I don't think there is anything we can eat or drink that is safe for us anymore. Unless we raise our own animals, and grow our own food, we don't have a chance to survive without disease and pain. And that is exactly what the monsters of globalism want. What a sick world we live in. What sick people there are that think they can run rough shod over us and kill us! If our world doesn't change for the better soon, life will not be worth living. We've got to get it done!
Self-organised healthy food:
1. 1000-2000sqm small market gardens, run by competent professionals, each serving 10-40 people depending on climate, location, productivity, soil quality etc.

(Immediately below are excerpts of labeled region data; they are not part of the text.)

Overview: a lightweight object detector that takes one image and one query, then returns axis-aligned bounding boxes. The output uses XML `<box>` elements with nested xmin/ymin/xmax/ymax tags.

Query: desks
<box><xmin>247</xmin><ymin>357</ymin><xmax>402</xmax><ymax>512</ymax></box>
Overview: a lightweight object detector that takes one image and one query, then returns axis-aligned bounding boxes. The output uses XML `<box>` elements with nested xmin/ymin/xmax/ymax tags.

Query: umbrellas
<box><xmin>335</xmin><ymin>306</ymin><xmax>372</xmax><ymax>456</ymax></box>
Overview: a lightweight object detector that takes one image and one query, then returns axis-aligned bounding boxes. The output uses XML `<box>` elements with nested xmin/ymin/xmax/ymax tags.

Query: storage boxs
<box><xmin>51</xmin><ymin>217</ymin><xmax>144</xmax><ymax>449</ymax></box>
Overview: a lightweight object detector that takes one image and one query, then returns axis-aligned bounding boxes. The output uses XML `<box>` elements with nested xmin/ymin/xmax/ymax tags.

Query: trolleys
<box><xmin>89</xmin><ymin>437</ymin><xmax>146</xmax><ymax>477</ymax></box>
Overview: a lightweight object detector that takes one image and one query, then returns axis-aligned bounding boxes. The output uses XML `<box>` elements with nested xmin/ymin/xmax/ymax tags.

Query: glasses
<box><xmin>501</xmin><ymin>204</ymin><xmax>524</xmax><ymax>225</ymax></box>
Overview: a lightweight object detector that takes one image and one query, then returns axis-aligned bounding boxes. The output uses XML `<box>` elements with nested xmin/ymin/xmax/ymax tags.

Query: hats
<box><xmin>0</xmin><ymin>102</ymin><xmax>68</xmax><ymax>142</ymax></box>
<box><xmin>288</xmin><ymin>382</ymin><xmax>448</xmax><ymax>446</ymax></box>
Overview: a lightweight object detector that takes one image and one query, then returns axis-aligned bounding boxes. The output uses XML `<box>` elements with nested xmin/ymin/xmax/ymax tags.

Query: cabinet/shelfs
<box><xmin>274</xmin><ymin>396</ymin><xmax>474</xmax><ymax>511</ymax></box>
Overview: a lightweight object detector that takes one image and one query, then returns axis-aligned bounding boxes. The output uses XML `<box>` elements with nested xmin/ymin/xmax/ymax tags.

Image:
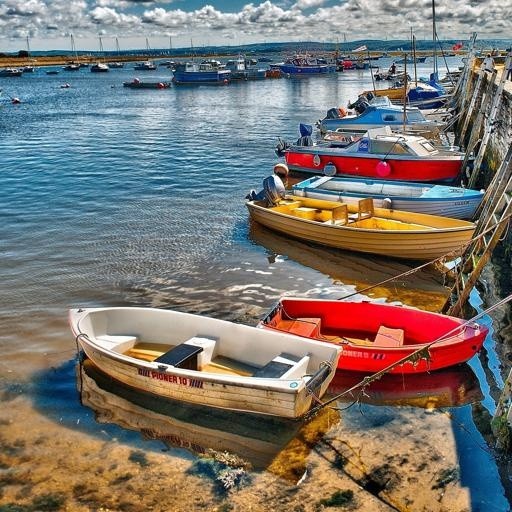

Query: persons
<box><xmin>483</xmin><ymin>53</ymin><xmax>495</xmax><ymax>73</ymax></box>
<box><xmin>390</xmin><ymin>62</ymin><xmax>397</xmax><ymax>75</ymax></box>
<box><xmin>504</xmin><ymin>46</ymin><xmax>512</xmax><ymax>82</ymax></box>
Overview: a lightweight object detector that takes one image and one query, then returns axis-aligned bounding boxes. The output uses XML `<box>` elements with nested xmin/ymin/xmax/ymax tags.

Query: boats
<box><xmin>122</xmin><ymin>78</ymin><xmax>171</xmax><ymax>89</ymax></box>
<box><xmin>244</xmin><ymin>124</ymin><xmax>486</xmax><ymax>263</ymax></box>
<box><xmin>254</xmin><ymin>296</ymin><xmax>489</xmax><ymax>375</ymax></box>
<box><xmin>67</xmin><ymin>307</ymin><xmax>343</xmax><ymax>420</ymax></box>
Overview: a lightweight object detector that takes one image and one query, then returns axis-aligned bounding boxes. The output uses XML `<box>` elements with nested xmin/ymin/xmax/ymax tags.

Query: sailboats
<box><xmin>0</xmin><ymin>35</ymin><xmax>35</xmax><ymax>77</ymax></box>
<box><xmin>159</xmin><ymin>34</ymin><xmax>386</xmax><ymax>86</ymax></box>
<box><xmin>62</xmin><ymin>34</ymin><xmax>124</xmax><ymax>72</ymax></box>
<box><xmin>316</xmin><ymin>0</ymin><xmax>459</xmax><ymax>132</ymax></box>
<box><xmin>132</xmin><ymin>36</ymin><xmax>157</xmax><ymax>71</ymax></box>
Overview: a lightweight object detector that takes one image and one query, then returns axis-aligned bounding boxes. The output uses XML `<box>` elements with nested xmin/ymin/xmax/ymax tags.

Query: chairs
<box><xmin>325</xmin><ymin>205</ymin><xmax>348</xmax><ymax>226</ymax></box>
<box><xmin>348</xmin><ymin>197</ymin><xmax>374</xmax><ymax>222</ymax></box>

2. Networks of regenerative farms, utterly rejecting supermarkets, government 'vaccinations' etc etc, using marketing hubs to sell healthy meat, eggs and dairy products to local populations.
3. A requirement for all restaurants to state which supplies, if any, contain GMO food, vaccinated animals or are factory-produced 'lab meat'. I wouldn't want to dine in any restaurant that used any of those.
4. Avoiding using supermarkets at all costs for fresh food produce.
5. Identifying and frequenting retail outlets that have tinned/dried produce produced ethically (notably tinned fruit, beans/peas of many kinds, tomatoes; tinned coconut milk; pulses and pasta).
6. Direct purchase of healthy oil products from producers/ethical importers (we can't obviously make olive oil in the UK).
There needs to be an entirely parallel economy that utterly rejects all central government mandates and returns to the wisdoms passed down for centuries concerning animal husbandry, soil health, crop production, seed production and land management.